** Aim of the exercise **
Only one stretch of the listing below is wanted. Begin at the line that has "United States, site archbold_FL-20.", stop after the line that has "common name: domestic cow", and repeat every line in between exactly.

** Extracted data **
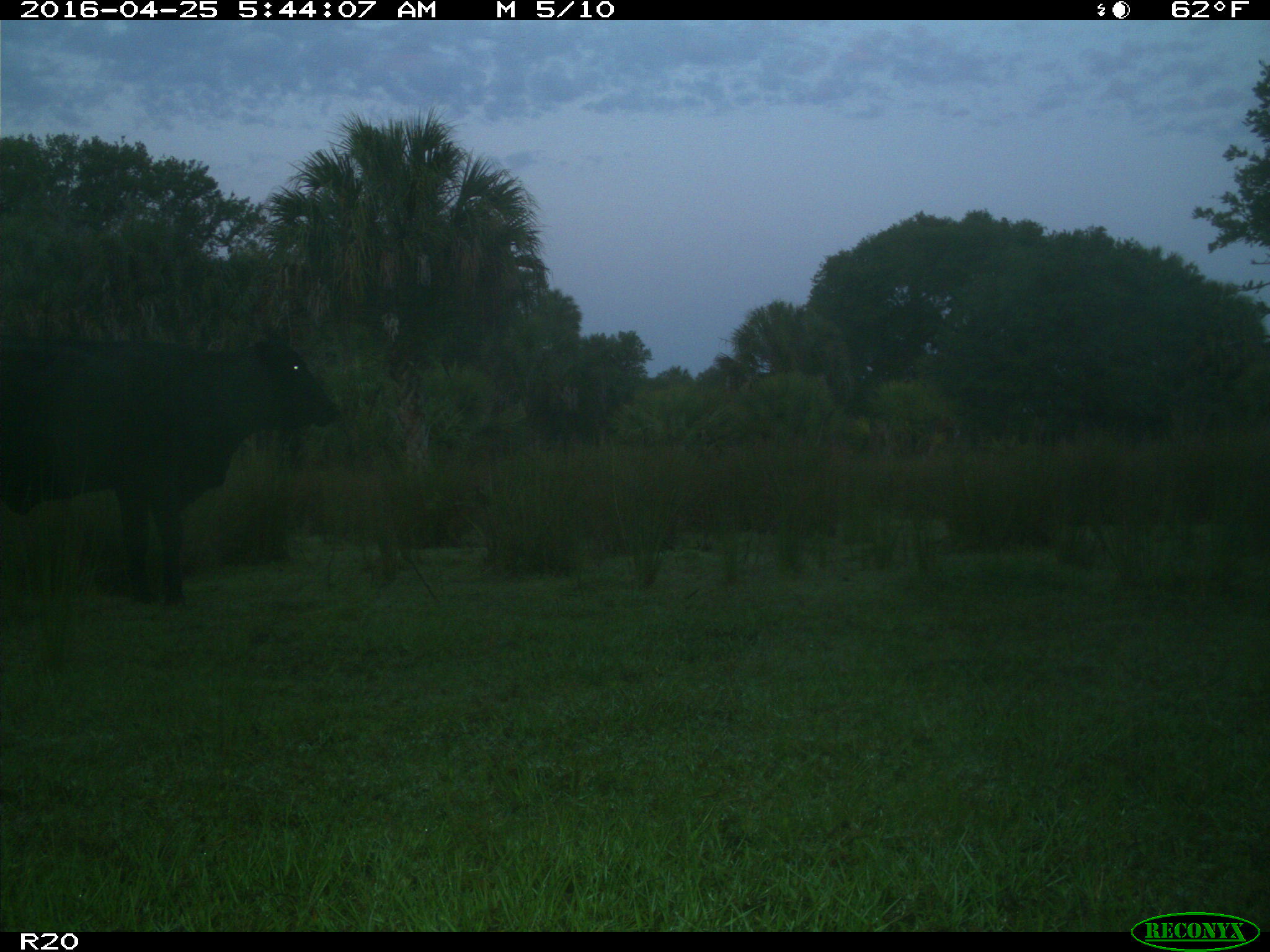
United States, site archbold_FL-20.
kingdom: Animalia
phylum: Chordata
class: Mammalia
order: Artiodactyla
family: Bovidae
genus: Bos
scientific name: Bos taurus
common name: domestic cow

* * *

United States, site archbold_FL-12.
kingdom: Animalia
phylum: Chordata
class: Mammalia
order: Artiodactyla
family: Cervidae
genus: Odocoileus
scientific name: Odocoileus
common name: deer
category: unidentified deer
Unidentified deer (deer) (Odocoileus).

** Result for this task **
United States, site archbold_FL-20.
kingdom: Animalia
phylum: Chordata
class: Mammalia
order: Artiodactyla
family: Bovidae
genus: Bos
scientific name: Bos taurus
common name: domestic cow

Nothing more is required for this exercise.